In 2014, for example, the University of Mississippi Medical Center began a pilot program that sent 85 patients with uncontrolled diabetes home with a tablet. The tablet kept track of blood glucose levels and sent real-time data back to a team of doctors. The first six months of the study have been promising: The diabetes patients lost weight and reported getting their diabetes under control.
But for programs like this diabetes pilot to work, patients need reliable Internet access at home. That’s not a given, with half of rural Americans still lacking broadband-level speeds. And if you’ve ever driven across the country, you’ve certainly driven through vast tracts of land without cell phone access. The FCC and the US Department of Agriculture both have programs dedicated to promoting rural broadband—modeled after the 20th century push for rural telephone service. But the programs haven’t been as widely successful yet. The USDA’s Rural Utilities Service, especially, has come under fire for spending money in all the wrong places.

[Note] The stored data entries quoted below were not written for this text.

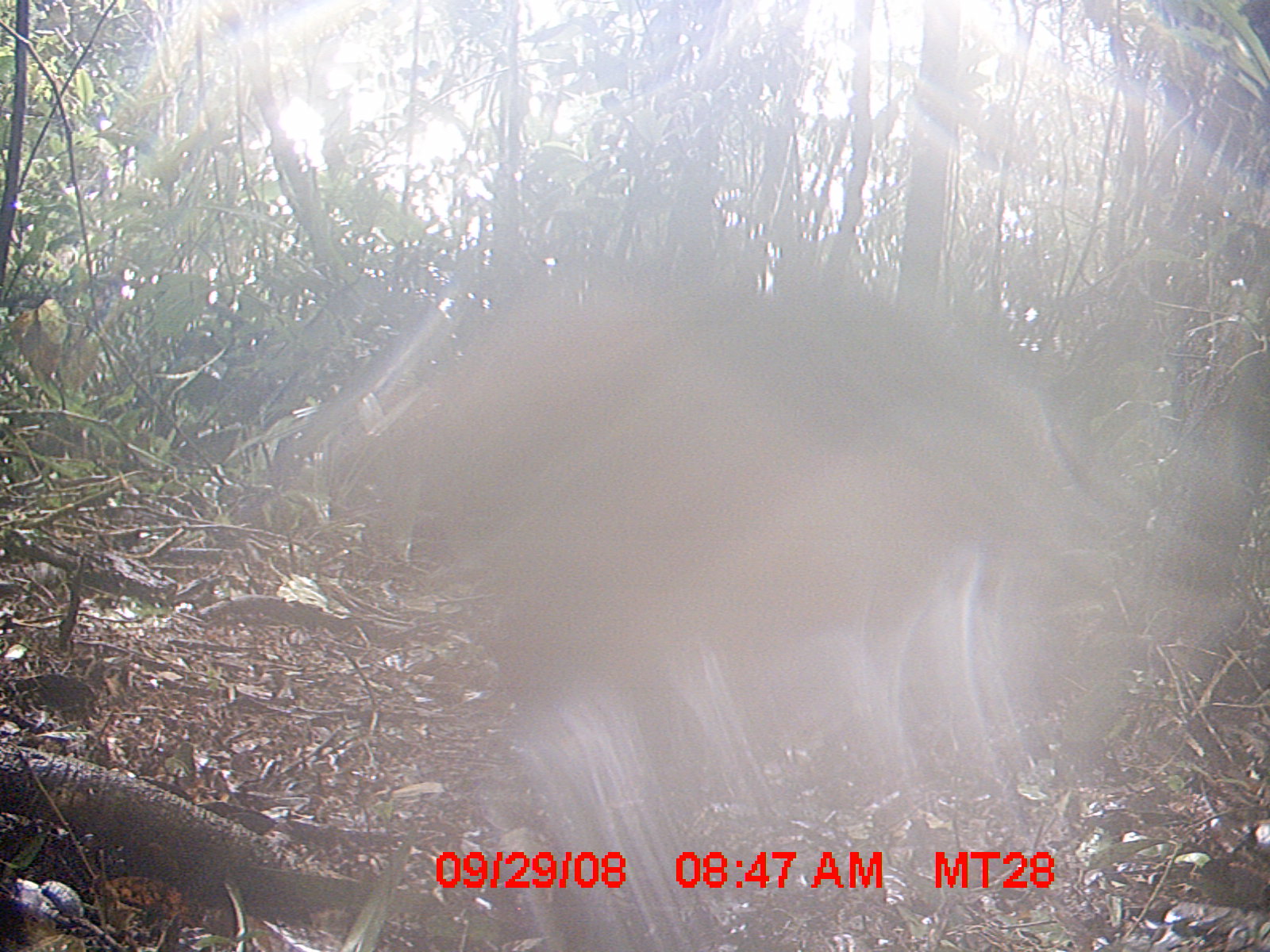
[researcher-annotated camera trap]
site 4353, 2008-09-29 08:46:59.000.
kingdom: Animalia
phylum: Chordata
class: Aves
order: Cuculiformes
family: Cuculidae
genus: Coua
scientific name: Coua serriana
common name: red-breasted coua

One bright spot is the FCC’s recently proposed changes to its Lifeline program, says Linkous. Lifeline has given millions of low-income Americans a $9.25 per month subsidy to pay for a mobile or landline phone, and the FCC is now considering broadening the program to include broadband. WIRED readers, of all people, can probably get behind universal Internet access—but the FCC’s decision could actually help make that real.